Erythrocyte-derived MV increased with age in women. Erythrocytes shed MV throughout their life span to remove unwanted aged molecules from the cytoplasm and cell membrane to maintain erythrocyte function [42,43]. In male rats, erythrocyte-derived vesicles were rapidly cleared from the circulation by liver Kupffer cells through a scavenger receptor [44]. The present study showed that MV from erythrocytes were significantly higher in postmenopausal compared to premenopausal women. The increased erythrocyte-derived MV with age in women may be due either to increased MV generation or decreased clearance with aging. However, the exact clearance mechanisms and half-life of blood-borne MV in healthy humans are not yet established due to ethical considerations associated with the use of various labeling, imaging, and sampling techniques needed for such determinations.

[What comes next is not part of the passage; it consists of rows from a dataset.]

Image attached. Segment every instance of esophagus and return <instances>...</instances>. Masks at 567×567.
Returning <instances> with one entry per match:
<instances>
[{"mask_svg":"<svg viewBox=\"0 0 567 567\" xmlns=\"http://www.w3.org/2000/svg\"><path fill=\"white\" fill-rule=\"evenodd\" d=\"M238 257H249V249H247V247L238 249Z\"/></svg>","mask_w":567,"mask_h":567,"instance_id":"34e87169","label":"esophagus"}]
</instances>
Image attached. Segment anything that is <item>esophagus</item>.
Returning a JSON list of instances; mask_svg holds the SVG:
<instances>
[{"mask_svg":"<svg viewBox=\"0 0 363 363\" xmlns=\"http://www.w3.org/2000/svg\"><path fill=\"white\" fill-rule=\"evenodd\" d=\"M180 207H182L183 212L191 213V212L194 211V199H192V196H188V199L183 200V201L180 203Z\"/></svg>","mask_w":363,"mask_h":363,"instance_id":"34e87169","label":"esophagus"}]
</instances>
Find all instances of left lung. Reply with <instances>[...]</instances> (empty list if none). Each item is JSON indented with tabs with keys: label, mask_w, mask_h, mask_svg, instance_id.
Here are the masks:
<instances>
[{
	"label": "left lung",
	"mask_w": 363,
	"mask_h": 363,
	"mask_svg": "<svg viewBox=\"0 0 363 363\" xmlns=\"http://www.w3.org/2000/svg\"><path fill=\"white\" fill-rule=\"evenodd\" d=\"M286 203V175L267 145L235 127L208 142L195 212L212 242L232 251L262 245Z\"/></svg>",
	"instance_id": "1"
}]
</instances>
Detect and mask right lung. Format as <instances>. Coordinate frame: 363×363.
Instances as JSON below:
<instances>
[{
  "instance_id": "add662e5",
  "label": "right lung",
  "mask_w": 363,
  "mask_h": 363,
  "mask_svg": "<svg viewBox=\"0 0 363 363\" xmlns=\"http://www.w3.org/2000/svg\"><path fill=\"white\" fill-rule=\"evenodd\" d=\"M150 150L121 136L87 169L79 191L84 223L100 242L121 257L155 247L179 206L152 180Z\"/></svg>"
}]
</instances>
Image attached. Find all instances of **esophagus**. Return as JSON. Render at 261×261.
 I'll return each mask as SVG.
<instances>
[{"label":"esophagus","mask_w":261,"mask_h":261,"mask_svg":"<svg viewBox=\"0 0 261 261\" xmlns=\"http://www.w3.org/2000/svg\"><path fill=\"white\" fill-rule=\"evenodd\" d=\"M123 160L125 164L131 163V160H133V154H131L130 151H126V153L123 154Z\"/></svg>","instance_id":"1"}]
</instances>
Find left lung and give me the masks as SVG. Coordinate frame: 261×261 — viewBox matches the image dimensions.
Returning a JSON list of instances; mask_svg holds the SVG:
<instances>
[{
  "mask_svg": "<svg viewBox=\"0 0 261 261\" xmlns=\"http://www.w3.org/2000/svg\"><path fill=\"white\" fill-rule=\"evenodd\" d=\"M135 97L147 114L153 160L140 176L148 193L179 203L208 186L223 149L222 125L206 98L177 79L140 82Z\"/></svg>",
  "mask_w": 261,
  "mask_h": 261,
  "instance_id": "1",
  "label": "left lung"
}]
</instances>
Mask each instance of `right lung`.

In men, adipocyte-derived MV increased with age. Extracellular vesicles (exosomes/microvesicles) released from dysfunctional and hypertrophic adipocytes impair the function of vascular endothelium [45]. In male mice, primary adipocyte-derived extracellular vesicles stimulated angiogenesis [46]. Expansion of visceral adipose tissue due to local inflammation-mediated adipocyte hypertrophy, infiltration of inflammatory macrophages, and subsequent dysfunction of adipocytes is an independent risk factor for cardiovascular morbidity and mortality [47-50]. The increased adipocyte-derived MV in men with age may reflect sex differences in central abdominal adiposity and its association with cardiovascular disease [51]. Numbers of monocyte- and endothelium-derived MV correlated with waist circumference in recently menopausal women [21]. Unfortunately, adipocyte-derived MV were not evaluated in that study, and the relationship between these MV and waist circumference reflecting abdominal obesity in women remains to be determined.

Conclusions

In apparently healthy blood donors, sex- and age-specific differences in total procoagulant, platelet-, endothelium-, erythrocyte-, and adipocyte-derived MV may partly contribute to differences in the incidence and progression of cardiovascular disease between women and men. Sex differences in total procoagulant and specific cell-derived populations of blood-borne MV may reflect hormonal regulation with menopausal status or compensatory mechanisms to maintain normal hemostasis associated with blood loss during menstruation in premenopausal women. Further research is needed to determine how these sex differences in blood-borne MV are associated with hormonal status in women and the relationship between adipocyte-derived MV with abdominal obesity (waist circumference) in men and women. These results provide a bench mark of ranges for various cell-derived blood-borne MV >0.2 μm in women and men from 20–70 years old from which future studies can be designed to validate the reference ranges for blood MV by age, sex, hormonal status, and race in various patient populations or asymptomatic individuals at risk for cardiovascular, thrombotic, or other diseases.